Ci sono fatti in cui siamo costretti a fare i conti con noi stessi, fatti in cui l’esperienza di questo tempo si rende trasparente e improvvisamente accessibile: l’aggressione selvaggia e violenta a un clochard di 42 anni picchiato presso la stazione Villafranca di Verona, aggressione cui è seguito il tentativo di bruciare vivo l’uomo – adesso ricoverato presso il reparto grandi ustioni dell’ospedale di Borgo Trento -, ripropone in maniera nuda e drammatica l’inquietante interrogativo circa la rabbia nella nostra società, circa una mentalità che appare facile stigmatizzare come fascista, ma che in realtà – forse più autenticamente – altro non è che l’ultimo livello di solitudine cui è giunto l’uomo moderno, una solitudine risentita e piena di dolore.
Già, perché fino a che le analisi dei tanti intellettuali di qualunque fede politica non varcheranno il Rubicone del dolore, rompendo il tabù di chi vorrebbe la rabbia solo un prodotto sociale e non l’esito di un dramma del cuore, non potremmo comprendere fino in fondo quanto accade intorno a noi e ogni proposta, anche la più nobile, conterrà sempre una tara ideologica difficile da ignorare.
La violenza nasce dalla rabbia, la rabbia nasce dall’ingiustizia, l’ingiustizia nasce dal dolore. Ed è il dolore dei carnefici che, in questi strani anni di inizio millennio, più sfida e interpella le coscienze perché è il loro dolore che ultimamente genera orrore. L’orrore di una vita dileggiata, l’orrore di un accanimento senza precedenti, l’orrore di un cattivismo che sta diventando egemonico nella mentalità e nel sentire comune. È l’orrore, e il dolore, del sentirsi soli, abbandonati. Messi ai margini della promessa di benessere dell’economia capitalista, una promessa calpestata dalla globalizzazione, dalle migrazioni, dai processi di automazione, una promessa da cui sempre più milioni di cittadini si sentono esclusi e in cui sguazza il pregiudizio e l’ignoranza.
Un’ignoranza che è figlia dell’incomunicabilità, dell’incapacità di ascoltarsi, di farsi cambiare dalle parole dell’altro. Quante parole oggi si dicono? Quante ne potremmo dire agli sciacalli violenti di Verona? Quante li cambierebbero? La parola ha perso forza, è diventata banale, superflua, irrisoria: essa non ha più nessun legame con l’esperienza, con la storia, col passato.
Solitudine, incomunicabilità, rottura col passato sono solo tre conseguenze di chi riduce o nega il proprio bisogno di bene, di chi lo affoga nei propri pensieri o lo sostituisce con la cultura del sospetto e del pettegolezzo, che tutto ha invaso e tutto ha pervertito.
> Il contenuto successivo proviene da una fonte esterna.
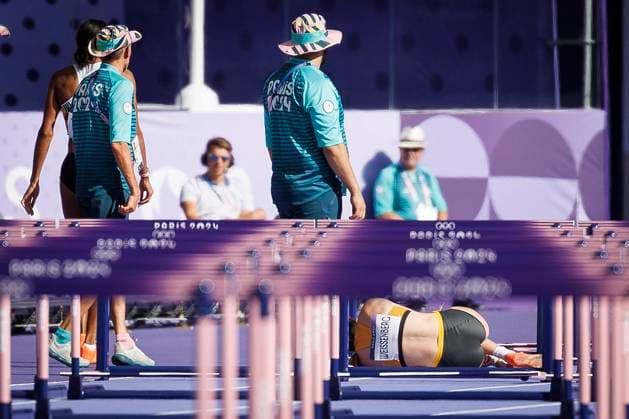 Bilder des Jahres 2024, Sport 08 August Sport Themen der Woche KW32 Sport Bilder des Tages Olympische Spiele (Leichtathletik); Paris, 08.08.2024 Sophie Weißenberg (TSV Bayer 04 Leverkusen GER) verletzt sich beim Aufwärmen zum 100m-Hürdenlauf; Olympische Spiele (Leichtathletik) am 08.08.2024 im Stade de France in Paris (Frankreich). *** Olympic Games Athletics Paris, 08 08 2024 Sophie Weißenberg TSV Bayer 04 Leverkusen GER injured while warming up for the 100m hurdles Olympic Games Athletics on 08 08 2024 at the Stade de France in Paris France Copyright: xBEAUTIFULxSPORTS AxelxKohringx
E allora, dinnanzi a tutto questo, è come necessario un miracolo, qualcosa che ridesti la ferita dei carnefici e – al contempo – lenisca lo strazio delle vittime. Vuoi vedere che alla fine, in quest’epoca in cui tutti ci vedono e si vedono, la rabbia dell’uomo ha solo bisogno di qualcuno che la guardi? Il potere di uno sguardo, la forza di una parola, la novità di un perdono.
I barbari che uccidono e sadicamente infieriscono non si battono con la morte, neppure col carcere a vita: il cattivo che abita dentro di noi si batte solo con la potenza di un’Assoluzione. Ma chi potrà mai assolvere un uomo dalle sue colpe? Chi potrà mai rifar ricominciare la vita e la storia? Di chi ha dunque bisogno davvero questa povera epoca? Ai posteri l’ardua sentenza. A noi, invece, l’onere di dare dignità e umana giustizia a tutte le vittime. Di dare un volto e un nome a quel povero clochard. Colpevole di aver risvegliato con la propria povertà gli istinti più bui della storia. Tutto il male del mondo.